Forced expression of Stk40 induces ESC differentiation through activation of the Erk/MAPK pathway. (A) Phase–contrast images of vector- or Stk40 overexpressed E14T cells treated with DMSO or the Mek1/2 inhibitor, U0126 (Magnification: ×20). (B) Phase–contrast images of E14T cells stably expressing vector, Stk40, or Ras constitutively active form (RasT35S) or coexpressing Stk40 and Ras dominant negative form (RasS17N). (Scale bar: 100 μm.) (C) Western blot analysis of GST-RBD–bound activated Ras in E14T ESCs stably expressing vector, Stk40, or RasT35S. Asterisk, nonspecific bands recognized in GST-RBD–bound groups. (D) Western blot analysis of pErk1/2 in E14T cells stably expressing vector, Stk40, or RasT35S with or without U0126 treatment as indicated. WB, Western blot; WCL, whole cell lysate.

Fig. 4.

Rcn2 is a Stk40-interacting protein implicated in Stk40-induced Erk1/2 activation and ExEn differentiation. (A) Rcn2 associates with Stk40 directly. (Top) Reaction products from GST pull-down assays were analyzed by Western blotting with anti-His antibody. (Bottom) Coomassie blue staining of SDS/PAGE gel containing proteins included in the reaction. The experiment was repeated three times. (B) Flag-tagged Stk40 forms protein complexes with endogenous Rcn2 in E14T ESCs. The representative result of three coimmunoprecipitation experiments is shown. (C) Overexpression of Rcn2 induces ESC differentiation.
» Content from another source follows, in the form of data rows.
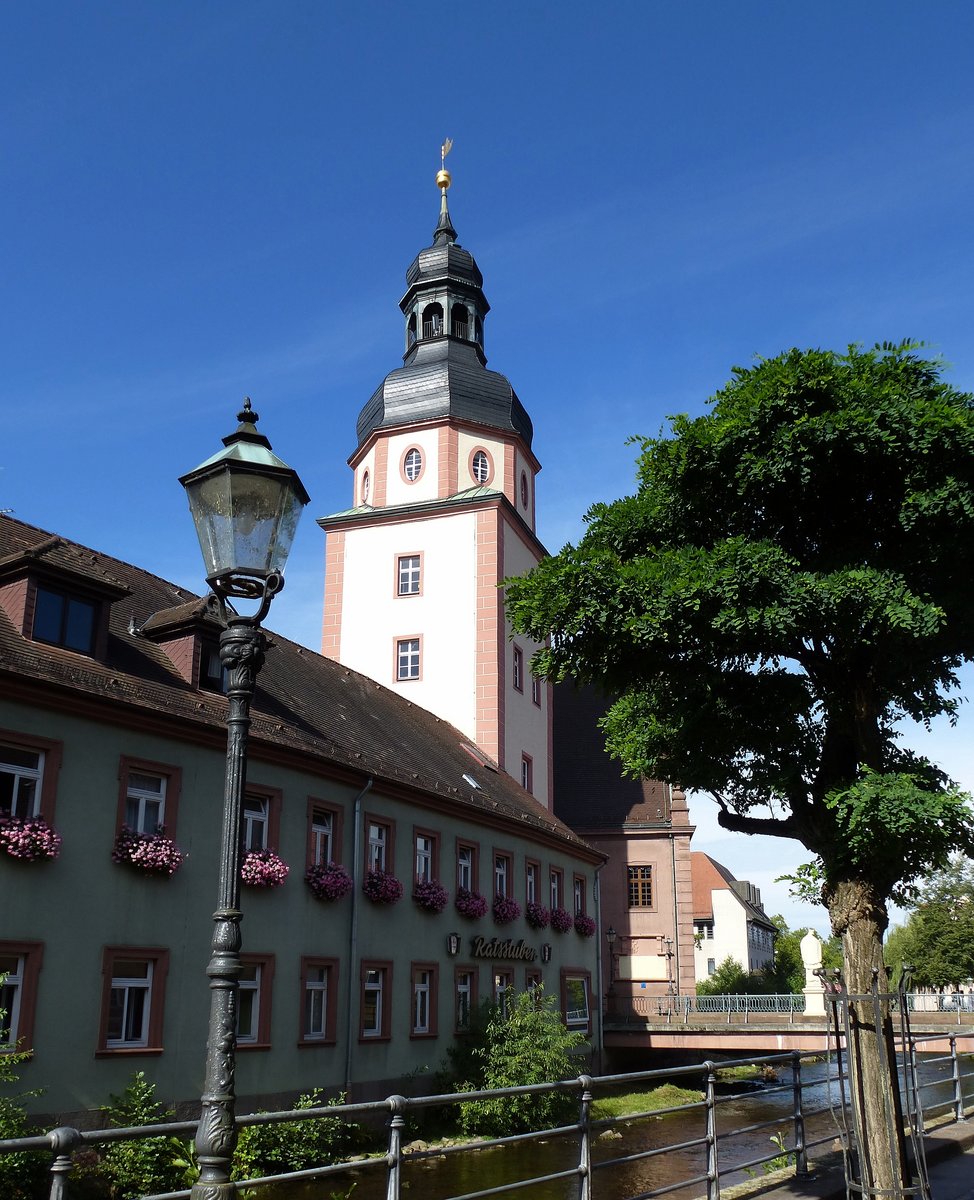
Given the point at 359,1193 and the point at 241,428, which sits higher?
the point at 241,428

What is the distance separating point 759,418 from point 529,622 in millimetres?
3483

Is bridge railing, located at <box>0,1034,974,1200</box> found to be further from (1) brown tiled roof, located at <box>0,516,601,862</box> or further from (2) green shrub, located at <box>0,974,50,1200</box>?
(1) brown tiled roof, located at <box>0,516,601,862</box>

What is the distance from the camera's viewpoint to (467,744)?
33094 mm

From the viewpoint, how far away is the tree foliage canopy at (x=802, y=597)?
1152cm

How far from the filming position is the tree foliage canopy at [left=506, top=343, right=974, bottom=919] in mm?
11516

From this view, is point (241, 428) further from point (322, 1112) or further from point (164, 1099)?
point (164, 1099)

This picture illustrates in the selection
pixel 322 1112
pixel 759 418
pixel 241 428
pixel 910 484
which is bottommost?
pixel 322 1112

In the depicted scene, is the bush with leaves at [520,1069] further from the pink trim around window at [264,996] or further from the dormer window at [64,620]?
the dormer window at [64,620]

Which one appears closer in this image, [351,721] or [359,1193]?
[359,1193]

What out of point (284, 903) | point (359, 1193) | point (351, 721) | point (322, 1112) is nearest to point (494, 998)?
point (351, 721)

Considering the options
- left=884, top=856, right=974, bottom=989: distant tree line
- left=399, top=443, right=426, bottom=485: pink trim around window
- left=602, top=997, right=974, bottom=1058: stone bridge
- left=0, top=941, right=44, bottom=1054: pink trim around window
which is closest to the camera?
left=0, top=941, right=44, bottom=1054: pink trim around window

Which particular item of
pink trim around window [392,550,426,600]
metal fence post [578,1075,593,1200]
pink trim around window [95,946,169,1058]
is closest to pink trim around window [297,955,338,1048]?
pink trim around window [95,946,169,1058]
Phase–contrast images of vector- or Rcn2-expressed E14T ESCs are shown. (Scale bar: 100 μm.) (D) Knockdown of Rcn2 blocks Stk40-induced ESC differentiation. Phase–contrast images of vector- or Stk40 over-expression in the stable EGFP or Rcn2 RNAi E14T ESCs are shown. (Scale bar: 100 μm.) (E) Gene expression levels in the cells described in D were analyzed by RT-PCR. (F) Rcn2 can activate Erk1/2 but not Ras. The representative result of three independent Western blot analyses of GST-RBD–bound activated Ras and pErk1/2 in EGFP-, Stk40-EGFP–, or Rcn2-EGFP–expressed E14T cells is shown. (G) Western blot analysis reveals that knockdown of Rcn2 abrogates Stk40-activated Erk1/2. The representative result of three independent experiments is shown.

Fig. 5.

Rcn2 is a developmentally regulated protein required for ExEn differentiation. (A) Quantification of dynamic Rcn2 mRNA levels in EBs aggregated from E14T cells for indicated days. All values are shown as means ± SD of results from four independent experiments. (B) Western blot analysis of Rcn2 protein levels in the cells described in (A). A representative result of three independent experiments is shown. (C) Rcn2 proteins are detected in frozen sections of mouse embryos at E6.5. Immunofluorescent images of Rcn2, Gata4, and Oct4 proteins are shown. (Scale bar: 75 μm.) (Inset) Enlarged view at the distal part of ExEn layers covering the epiblast. (Scale bar: 25 μm.) (D) Knockdown of Rcn2 by RNAi in E14T cells reduces induction of ExEn–marker expression during EB formation. Values of qPCR results from three independent experiments are shown as means ± SD. (E) A proposed model for the function of Stk40 in ExEn differentiation.